Texto fornecido.
┄┄┄┄┄┄┄┄┄┄┄┄┄┄┄┄┄┄┄┄

A atenção a esse aspecto é vista nas três principais mudanças instituídas pela MP, que apesar de permitir que os prestadores de serviços exportadores ingressem no regime das ZPEs e assegurar a fruição de um prazo mínimo de 20 anos para a fruição desses benefícios legais, passou a exigir que as empresas instaladas em ZPEs utilizem exclusivamente energia elétrica proveniente de “novas” fontes renováveis.
Quanto a essa exigência energética, modificou-se o artigo 3º da Lei 11.508/2007 para incluir a obrigação de que a energia elétrica utilizada pelas empresa em ZPEs seja oriunda de usinas de fontes renováveis cuja operação seja posterior à publicação da MP.[2] Instituiu-se, portanto, uma chamada regra de “adicionalidade ambiental”, capaz de incentivar novos investimentos em geração de energia renovável, e não apenas redirecionar a energia “limpa” produzida em outros locais para esses novos empreendimentos, diminuindo o risco de que os antigos beneficiados retornem ao uso de fontes de energia poluentes.

┄┄┄┄┄┄┄┄┄┄┄┄┄┄┄┄┄┄┄┄

Material da tarefa.
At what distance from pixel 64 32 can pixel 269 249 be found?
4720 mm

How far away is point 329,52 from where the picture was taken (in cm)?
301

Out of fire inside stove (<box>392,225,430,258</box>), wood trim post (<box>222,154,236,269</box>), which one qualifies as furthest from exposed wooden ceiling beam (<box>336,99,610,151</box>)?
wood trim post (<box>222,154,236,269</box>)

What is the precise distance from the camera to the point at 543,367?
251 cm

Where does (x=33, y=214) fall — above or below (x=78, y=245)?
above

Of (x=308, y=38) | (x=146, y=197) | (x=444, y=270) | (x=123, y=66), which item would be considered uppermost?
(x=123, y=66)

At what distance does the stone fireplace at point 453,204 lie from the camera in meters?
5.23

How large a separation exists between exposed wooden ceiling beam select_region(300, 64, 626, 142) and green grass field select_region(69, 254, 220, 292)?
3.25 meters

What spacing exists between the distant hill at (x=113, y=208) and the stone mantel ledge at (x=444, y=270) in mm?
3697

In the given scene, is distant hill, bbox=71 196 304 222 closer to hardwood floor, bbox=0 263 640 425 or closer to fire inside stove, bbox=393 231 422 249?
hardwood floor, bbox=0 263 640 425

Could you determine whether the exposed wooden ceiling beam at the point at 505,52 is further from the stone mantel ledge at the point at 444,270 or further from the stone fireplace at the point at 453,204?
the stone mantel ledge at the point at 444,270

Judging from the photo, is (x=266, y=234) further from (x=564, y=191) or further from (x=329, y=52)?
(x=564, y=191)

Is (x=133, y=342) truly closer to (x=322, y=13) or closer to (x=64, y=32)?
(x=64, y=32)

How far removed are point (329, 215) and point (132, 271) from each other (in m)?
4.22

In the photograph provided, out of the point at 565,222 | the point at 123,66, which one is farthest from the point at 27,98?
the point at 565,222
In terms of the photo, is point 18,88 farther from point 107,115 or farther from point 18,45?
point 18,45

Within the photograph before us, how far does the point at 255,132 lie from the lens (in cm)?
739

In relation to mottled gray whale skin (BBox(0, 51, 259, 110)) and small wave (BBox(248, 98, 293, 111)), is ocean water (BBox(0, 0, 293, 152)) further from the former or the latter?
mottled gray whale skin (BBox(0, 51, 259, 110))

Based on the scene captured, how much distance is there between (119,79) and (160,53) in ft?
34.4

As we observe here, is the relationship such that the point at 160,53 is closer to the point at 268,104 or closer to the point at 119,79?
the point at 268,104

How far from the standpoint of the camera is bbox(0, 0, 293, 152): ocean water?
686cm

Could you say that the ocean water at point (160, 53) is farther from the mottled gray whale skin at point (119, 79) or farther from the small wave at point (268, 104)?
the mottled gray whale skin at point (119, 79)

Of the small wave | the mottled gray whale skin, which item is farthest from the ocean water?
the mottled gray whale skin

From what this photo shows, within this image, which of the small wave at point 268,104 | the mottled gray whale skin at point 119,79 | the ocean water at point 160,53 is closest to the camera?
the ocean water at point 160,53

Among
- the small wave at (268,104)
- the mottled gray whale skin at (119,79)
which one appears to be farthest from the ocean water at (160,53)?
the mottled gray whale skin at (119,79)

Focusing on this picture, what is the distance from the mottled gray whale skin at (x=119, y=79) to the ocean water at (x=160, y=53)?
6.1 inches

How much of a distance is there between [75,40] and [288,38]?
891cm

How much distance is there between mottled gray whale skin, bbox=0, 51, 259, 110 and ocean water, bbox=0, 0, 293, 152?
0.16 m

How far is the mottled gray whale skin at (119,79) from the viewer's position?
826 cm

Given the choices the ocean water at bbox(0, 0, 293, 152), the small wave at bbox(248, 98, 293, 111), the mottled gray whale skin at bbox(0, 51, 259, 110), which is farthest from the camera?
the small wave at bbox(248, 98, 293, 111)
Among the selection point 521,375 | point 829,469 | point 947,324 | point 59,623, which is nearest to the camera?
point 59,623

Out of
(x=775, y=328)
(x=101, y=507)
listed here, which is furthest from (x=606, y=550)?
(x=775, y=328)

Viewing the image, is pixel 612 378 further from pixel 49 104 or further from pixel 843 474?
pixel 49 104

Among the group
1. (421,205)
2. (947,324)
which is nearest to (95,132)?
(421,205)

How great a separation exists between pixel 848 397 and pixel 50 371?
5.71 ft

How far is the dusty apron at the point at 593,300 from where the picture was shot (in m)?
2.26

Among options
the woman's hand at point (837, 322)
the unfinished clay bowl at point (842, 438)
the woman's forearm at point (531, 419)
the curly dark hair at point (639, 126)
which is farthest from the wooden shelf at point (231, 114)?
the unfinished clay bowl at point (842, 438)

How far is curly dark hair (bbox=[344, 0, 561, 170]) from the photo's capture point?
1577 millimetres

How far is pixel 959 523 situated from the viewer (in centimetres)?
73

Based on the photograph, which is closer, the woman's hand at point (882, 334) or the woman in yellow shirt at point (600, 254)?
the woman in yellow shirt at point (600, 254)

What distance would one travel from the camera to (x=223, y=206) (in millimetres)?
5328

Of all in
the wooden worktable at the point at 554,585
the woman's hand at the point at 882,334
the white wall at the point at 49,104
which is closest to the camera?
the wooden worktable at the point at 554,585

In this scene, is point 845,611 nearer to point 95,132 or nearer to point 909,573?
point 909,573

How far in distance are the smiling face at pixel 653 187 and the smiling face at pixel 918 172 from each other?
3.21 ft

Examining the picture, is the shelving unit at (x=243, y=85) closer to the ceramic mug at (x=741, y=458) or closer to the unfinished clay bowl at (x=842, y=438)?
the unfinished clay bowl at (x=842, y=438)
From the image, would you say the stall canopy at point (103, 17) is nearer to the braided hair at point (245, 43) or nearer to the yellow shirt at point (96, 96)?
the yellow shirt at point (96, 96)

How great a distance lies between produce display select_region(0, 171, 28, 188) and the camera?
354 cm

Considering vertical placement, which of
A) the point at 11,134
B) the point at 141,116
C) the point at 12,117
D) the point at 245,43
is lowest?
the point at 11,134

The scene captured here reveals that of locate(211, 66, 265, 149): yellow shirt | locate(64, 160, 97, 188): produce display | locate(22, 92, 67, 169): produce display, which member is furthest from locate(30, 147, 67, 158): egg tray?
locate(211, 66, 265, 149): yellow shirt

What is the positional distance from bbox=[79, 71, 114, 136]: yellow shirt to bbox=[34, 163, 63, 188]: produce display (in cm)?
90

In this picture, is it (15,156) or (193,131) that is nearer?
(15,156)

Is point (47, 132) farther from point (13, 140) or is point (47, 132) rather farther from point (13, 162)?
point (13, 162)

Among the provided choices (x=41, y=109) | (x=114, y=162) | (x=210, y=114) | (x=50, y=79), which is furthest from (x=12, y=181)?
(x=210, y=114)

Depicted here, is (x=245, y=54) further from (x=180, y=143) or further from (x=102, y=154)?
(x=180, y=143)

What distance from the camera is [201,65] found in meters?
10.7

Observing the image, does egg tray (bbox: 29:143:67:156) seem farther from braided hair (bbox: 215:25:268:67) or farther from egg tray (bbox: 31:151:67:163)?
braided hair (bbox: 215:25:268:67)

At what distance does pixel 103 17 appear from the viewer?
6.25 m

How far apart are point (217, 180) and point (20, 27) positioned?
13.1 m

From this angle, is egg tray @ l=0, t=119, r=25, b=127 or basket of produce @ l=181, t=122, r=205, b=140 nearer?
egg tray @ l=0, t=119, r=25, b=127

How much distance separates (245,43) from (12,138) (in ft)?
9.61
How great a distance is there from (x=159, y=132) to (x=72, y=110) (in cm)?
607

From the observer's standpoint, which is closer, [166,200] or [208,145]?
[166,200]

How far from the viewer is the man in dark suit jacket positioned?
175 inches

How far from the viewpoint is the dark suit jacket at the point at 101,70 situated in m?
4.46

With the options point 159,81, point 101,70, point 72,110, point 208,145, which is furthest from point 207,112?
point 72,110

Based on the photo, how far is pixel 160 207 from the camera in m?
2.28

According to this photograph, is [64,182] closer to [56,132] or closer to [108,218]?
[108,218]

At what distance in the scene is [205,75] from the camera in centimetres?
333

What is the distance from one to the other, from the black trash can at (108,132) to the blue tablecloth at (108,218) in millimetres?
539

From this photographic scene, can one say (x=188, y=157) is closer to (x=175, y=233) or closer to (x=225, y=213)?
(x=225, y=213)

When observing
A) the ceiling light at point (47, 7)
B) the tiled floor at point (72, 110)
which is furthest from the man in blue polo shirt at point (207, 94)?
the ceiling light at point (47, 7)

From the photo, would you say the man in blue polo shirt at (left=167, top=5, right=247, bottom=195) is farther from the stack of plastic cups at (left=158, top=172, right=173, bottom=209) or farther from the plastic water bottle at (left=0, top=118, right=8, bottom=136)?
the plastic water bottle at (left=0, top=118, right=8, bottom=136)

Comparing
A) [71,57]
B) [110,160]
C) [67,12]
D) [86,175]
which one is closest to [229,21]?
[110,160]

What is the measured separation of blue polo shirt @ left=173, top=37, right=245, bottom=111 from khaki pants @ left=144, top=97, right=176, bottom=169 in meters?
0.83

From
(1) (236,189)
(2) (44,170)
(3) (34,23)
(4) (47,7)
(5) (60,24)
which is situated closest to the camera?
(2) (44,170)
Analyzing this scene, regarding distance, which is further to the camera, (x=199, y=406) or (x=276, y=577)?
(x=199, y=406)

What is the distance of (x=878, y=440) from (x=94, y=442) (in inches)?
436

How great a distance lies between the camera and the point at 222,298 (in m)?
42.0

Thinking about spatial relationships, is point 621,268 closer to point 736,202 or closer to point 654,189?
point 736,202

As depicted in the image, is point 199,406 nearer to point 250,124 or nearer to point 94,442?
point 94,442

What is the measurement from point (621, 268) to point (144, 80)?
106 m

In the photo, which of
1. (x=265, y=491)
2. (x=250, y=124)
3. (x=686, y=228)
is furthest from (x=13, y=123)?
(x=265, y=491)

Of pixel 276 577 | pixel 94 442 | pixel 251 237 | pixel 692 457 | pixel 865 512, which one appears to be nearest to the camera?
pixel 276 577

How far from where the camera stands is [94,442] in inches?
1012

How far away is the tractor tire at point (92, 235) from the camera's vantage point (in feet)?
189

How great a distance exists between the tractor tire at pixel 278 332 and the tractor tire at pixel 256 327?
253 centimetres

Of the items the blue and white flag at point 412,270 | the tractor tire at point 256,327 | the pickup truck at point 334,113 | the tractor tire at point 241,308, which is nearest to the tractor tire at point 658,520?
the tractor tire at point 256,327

┄┄┄┄┄┄┄┄┄┄┄┄┄┄┄┄┄┄┄┄

Enunciado 1. Conte as linhas dos registros que contêm a palavra "hair" e informe somente esse número.
Enunciado 2. Dê prosseguimento ao texto sobre a exigência de energia renovável nas ZPEs, começando logo após a última frase.

Resposta 1. 5

Resposta 2.
A adicionalidade ambiental revela uma preocupação da MP 1307 em tornar o regime da política industrial exportadora das ZPEs brasileiras compatível com as exigências do mercado internacional de incentivo à transição energética e de busca por produtos com baixa marca de carbono.[3]
Essa regra é excepcionada pela MP só em quatro casos: (i) empresas que funcionam nas ZPEs sem fruir de incentivos fiscais (art. 21-B), (ii) consumidores cativos, (iii) energia gerada e consumida na própria ZPE (autogeração on-site); e (iv) projetos aprovados pelo CZPE antes da publicação da medida.[iv]
Já as demais novidades criadas pela MP têm como foco expandir o rol de beneficiados pelos incentivos fiscais das ZPEs, corrigindo uma distorção quanto à isonomia criada pela Lei 14.184/2021 que passou a admitir a presença de empresas prestadores de serviços para o exterior, mas somente estendeu os benefícios do regime àquelas vinculadas à exportação de mercadorias. A MP 1307 passa a incluir também no regime da ZPEs as empresas que prestem serviços aos exportadores de serviços, condicionado ao vínculo a uma empresa já instalada na ZPE.
Junto a essa extensão, a MP também sinaliza uma preocupação com a segurança jurídica, ao fixar o prazo de 20 anos para as empresas aprovadas, o que no caso das prestadoras de serviços citadas acima ficará limitado ao tempo restante de fruição da contratante.
Esse movimento reforça o interesse do governo em atrair projetos de setores de tecnologia, reestruturando a agenda digital e energética. Sobretudo em mercados sensíveis ao custo e à rastreabilidade da energia, como os data centers, garantir a origem “limpa” da eletricidade junto aos incentivos econômicos passou de diferencial competitivo a condição essencial.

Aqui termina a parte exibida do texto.